Source: Penn State
Date: 24 January 2005

Linguistics May Be Clue To Emotions,
According To Penn State Research

Words may be a clue to how people, regardless of their language, think about and process emotions, according to a Penn State researcher.

"It has been suggested in the past that all cultures have in common a small number of emotions or emotion words, but that every culture has multiple ways of nuancing them, sometimes quite differently," says Dr. Robert W. Schrauf, associate professor of applied linguistics at Penn State.

These words include joy or happiness, fear, anger and sadness. Schrauf and Julia Sanchez, graduate student in psychology, Chicago School for Psychology, asked groups of people in Mexico City and Chicago in two age groups, 20 years old and 65 years old, to freely list the names of as many emotions as they could. The emotions were then categorized as negative, positive or neutral.

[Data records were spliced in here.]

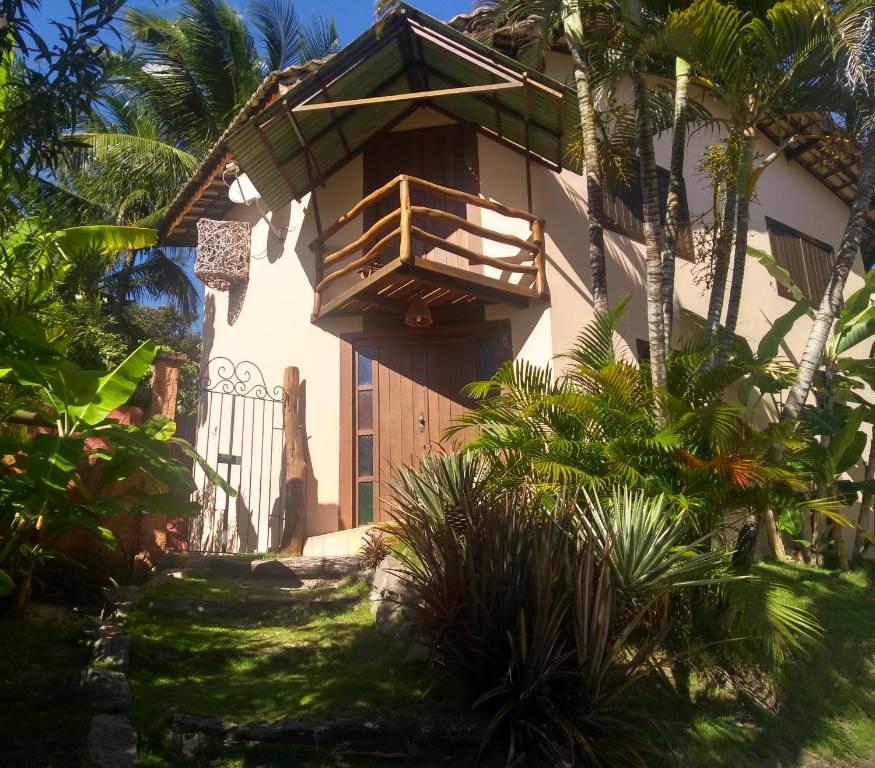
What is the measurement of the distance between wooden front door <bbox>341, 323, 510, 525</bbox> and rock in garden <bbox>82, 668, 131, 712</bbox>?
17.1 ft

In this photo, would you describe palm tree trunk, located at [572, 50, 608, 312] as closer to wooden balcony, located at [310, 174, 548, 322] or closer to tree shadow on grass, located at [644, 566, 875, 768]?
wooden balcony, located at [310, 174, 548, 322]

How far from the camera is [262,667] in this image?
5965 millimetres

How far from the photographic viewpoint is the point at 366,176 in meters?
11.2

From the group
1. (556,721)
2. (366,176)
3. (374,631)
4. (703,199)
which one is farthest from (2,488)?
(703,199)

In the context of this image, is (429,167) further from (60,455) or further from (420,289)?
Result: (60,455)

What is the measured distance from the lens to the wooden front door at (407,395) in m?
10.3

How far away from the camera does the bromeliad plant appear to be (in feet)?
16.2

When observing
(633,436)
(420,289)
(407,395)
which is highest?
(420,289)

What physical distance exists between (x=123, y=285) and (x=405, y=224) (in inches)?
376

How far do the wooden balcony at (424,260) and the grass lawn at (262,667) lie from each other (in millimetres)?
3579

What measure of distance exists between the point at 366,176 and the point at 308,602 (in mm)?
6089

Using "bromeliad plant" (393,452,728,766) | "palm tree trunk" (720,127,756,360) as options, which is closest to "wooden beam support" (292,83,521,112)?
"palm tree trunk" (720,127,756,360)

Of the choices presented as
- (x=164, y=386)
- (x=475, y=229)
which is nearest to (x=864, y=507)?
(x=475, y=229)

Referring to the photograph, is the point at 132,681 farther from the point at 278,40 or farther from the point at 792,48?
the point at 278,40
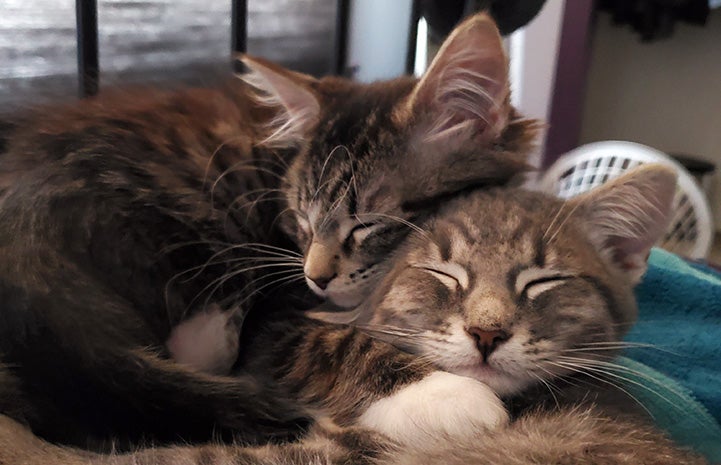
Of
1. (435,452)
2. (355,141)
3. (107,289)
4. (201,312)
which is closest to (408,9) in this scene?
(355,141)

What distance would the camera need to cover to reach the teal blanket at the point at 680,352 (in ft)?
3.60

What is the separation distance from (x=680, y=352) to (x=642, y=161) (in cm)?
104

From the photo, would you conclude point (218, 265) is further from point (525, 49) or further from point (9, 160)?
point (525, 49)

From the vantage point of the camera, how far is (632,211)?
1.01 meters

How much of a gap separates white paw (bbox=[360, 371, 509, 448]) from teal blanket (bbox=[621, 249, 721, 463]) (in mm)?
232

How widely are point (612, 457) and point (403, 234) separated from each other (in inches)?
17.8

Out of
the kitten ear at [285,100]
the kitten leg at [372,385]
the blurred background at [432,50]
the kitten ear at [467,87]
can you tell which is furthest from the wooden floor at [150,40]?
the kitten leg at [372,385]

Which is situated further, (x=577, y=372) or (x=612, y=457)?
(x=577, y=372)

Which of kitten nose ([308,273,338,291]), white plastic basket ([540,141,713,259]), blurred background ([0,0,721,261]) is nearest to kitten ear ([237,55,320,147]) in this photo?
blurred background ([0,0,721,261])

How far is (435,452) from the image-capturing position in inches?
30.4

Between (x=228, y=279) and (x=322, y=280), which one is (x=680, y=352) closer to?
(x=322, y=280)

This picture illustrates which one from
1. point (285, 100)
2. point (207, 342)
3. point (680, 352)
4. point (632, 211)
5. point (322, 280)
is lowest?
point (680, 352)

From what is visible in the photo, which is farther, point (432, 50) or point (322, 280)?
point (432, 50)

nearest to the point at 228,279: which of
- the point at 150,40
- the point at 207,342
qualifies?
the point at 207,342
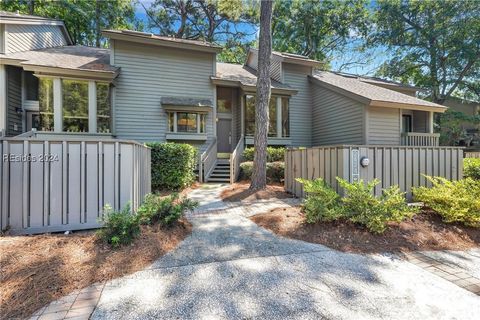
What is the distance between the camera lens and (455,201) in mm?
4875

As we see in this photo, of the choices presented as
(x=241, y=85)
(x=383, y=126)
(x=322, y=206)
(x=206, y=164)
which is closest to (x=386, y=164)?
(x=322, y=206)

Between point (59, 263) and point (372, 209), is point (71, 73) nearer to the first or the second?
point (59, 263)

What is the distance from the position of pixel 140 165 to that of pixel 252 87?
28.4 ft

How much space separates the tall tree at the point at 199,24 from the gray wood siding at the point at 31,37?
10879 mm

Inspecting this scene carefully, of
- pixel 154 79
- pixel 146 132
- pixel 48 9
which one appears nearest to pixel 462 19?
pixel 154 79

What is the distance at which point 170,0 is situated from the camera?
2180cm

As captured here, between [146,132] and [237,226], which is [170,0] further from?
[237,226]

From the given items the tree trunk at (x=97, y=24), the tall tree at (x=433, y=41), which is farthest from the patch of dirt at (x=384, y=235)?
the tree trunk at (x=97, y=24)

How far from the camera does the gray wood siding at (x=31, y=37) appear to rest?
412 inches

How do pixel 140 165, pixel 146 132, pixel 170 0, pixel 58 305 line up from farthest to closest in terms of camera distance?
pixel 170 0 < pixel 146 132 < pixel 140 165 < pixel 58 305

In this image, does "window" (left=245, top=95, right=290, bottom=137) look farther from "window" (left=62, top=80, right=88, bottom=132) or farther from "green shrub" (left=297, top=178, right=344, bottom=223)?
"green shrub" (left=297, top=178, right=344, bottom=223)

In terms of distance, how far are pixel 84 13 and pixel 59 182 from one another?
2009 cm

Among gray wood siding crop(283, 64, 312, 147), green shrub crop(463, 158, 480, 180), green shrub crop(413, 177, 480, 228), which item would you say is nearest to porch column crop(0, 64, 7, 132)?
gray wood siding crop(283, 64, 312, 147)

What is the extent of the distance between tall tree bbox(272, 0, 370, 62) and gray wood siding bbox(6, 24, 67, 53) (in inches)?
624
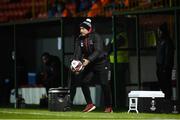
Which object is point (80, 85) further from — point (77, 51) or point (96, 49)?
point (96, 49)

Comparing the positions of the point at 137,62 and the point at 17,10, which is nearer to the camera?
the point at 137,62

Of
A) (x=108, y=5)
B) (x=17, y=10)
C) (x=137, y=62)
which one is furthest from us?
(x=17, y=10)

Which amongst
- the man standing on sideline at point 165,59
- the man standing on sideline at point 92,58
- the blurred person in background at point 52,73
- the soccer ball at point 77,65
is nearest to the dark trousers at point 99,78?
the man standing on sideline at point 92,58

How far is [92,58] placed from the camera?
15.6 meters

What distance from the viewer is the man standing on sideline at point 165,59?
683 inches

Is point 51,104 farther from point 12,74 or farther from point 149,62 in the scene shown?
point 12,74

"People know more negative emotion words than positive or neutral words. The proportion of words was 50 percent negative, 30 percent positive and 20 percent neutral," says Schrauf. "The cognitive explanation is that we process negative and positive emotions in two channels."

Reporting in a recent issue of the Journal of Multilingual and Multicultural Development, the researchers explain that positive emotions are processed schematically. People do not pay a lot of attention to assessment of positive emotions. In general, positive emotions signal that things are ok, so we process them more superficially. Negative emotions signal that something is wrong, and so they elicit a slowdown in processing. They require more attention and detail in thinking and, consequently, more words.

"Negative emotions require more detailed thinking, more subtle distinctions," says Schrauf. "So they require more names." There was no significant difference between the Spanish and English speaking groups in the proportions of negative versus positive responses to the assignment.

"We want to know if there are psychological differences between cultures in the way we see the world," says Schrauf. "We found that there are a small number of pan cultural emotion words, which probably makes good evolutionary sense, and that the proportion of negative words was larger than the positive ones."

The younger participants, regardless of language, tended to use the same sets of words with limited diversity in their responses. The older participants had fewer identical words but far more diversity.

"We expect a more diverse vocabulary in the older participants. They have experienced more living and have broader vocabularies," says the Penn State researcher. "This suggests that older adults have more diverse emotions."

However, the proportions of negative, positive and neutral words remained the same for the older adults with 50 percent negative, 30 percent positive and 20 percent neutral. So whether they were young or old, spoke English or Spanish, the proportion of words available to describe negative emotions was always much greater than those for positive emotions and the relationships stayed the same.

"Cross culturally, it appears that the cognitive approach to processing emotions is the same, with negative emotions requiring more detail and therefore more words and positive emotions requiring fewer words," says Schrauf. "Negative emotions trigger detailed process distinctions, nuances and, consequently, more words."